В этот момент, из-за портьеры, совершенно неожиданно для меня и моих спутников выбрался какой-то человек и бросился ко мне. Все произошло так быстро, что никто не успел даже удивиться, не то, что отреагировать. Надо сказать, что времена сейчас на Руси-матушке довольно-таки патриархальные. Это в развращенной Европе анархисты гоняются за коронованными особами и членами их семей с бомбами и пистолетами. А у нас государь-император без всякой охраны ходит по улицам и хоть бы хны! Даже собаки в его сторону не гавкают…
Впрочем, все это ненадолго, — успело промелькнуть в моей голове. — На братца Сашу будут охотиться как на дичь. Стрелять из револьверов, подрывать динамитом, закидывать бомбами и однажды-таки достанут «царя-освободителя». Но начнут видимо все-таки с меня. Точнее уже начали…
Не успев все это толком додумать, практически на автомате отклонился от незнакомца, и за неимением под рукой никакого оружия, ударил того кулаком, угодив точно в ухо. Эффект превзошел все ожидания. Никак не ожидавший подобного «злоумышленник» поскользнулся на навощенном паркете и с размаху приземлился на пятую точку.
— Что пялитесь⁈ — прошипел я на остолбеневших штабных. — Вяжите злодея, пока он никого не убил!
Обожаю военных! Только что столбенели явно не понимая, что делать, но стоило получить приказ, как дружно кинулись выполнять, толкаясь при этом и мешая друг другу. Тем не менее, кое-как справились и скрутили подозрительного типа, изрядно при этом помяв.
— Оружие нашли?
— Никак нет! Ни пистолета, ни кинжала…
— Нет у меня оружия! — пискнул задержанный.
— Так, господа, — начав подозревать неладное распорядился я. — Тут есть отдельный кабинет? Вот туда его и тащите…

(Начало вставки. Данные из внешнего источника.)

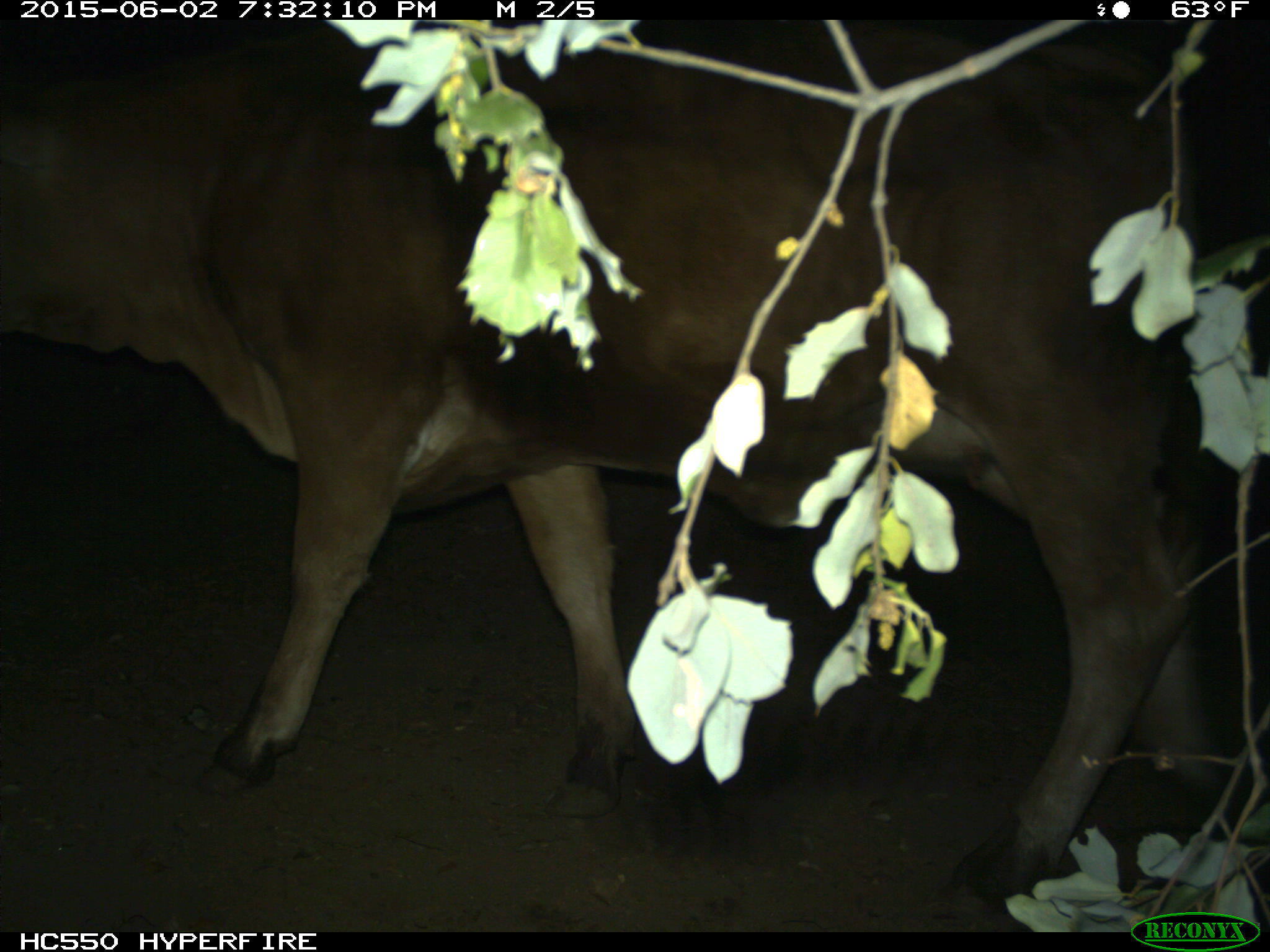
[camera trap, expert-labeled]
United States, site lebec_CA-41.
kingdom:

Сказано — сделано. И скоро мы оказались в небольшом закутке, предназначенном, очевидно, для прислуги. Все в нем, разумеется, не поместились, да оно и к лучшему. Проведем первичный допрос без лишних ушей.
— Кто таков?
— Трубников Константин Васильевич, — с готовностью отвечал «злоумышленник». — Простите, произошло какое-то ужасное недопонимание… я — журналист!
— Врешь! Все приглашенные сегодня репортеры мне хорошо известны и тебя среди них нет. Говори, кто ты….
— Позвольте, ваше императорское высочество, — отозвал меня в сторону Головнин, после чего шепотом сообщил. — Это действительно коллежский секретарь Трубников. Служит, если не ошибаюсь, в хозяйственном отделении Министерства внутренних дел. Иногда и впрямь пишет в «Коммерческой газете» и некоторых других изданиях.
— И какого черта он на меня напал?
— Полагаю, это все-таки недоразумение. Судите сами, оружия при нем нет, ни в чем предосудительном доселе не замечен…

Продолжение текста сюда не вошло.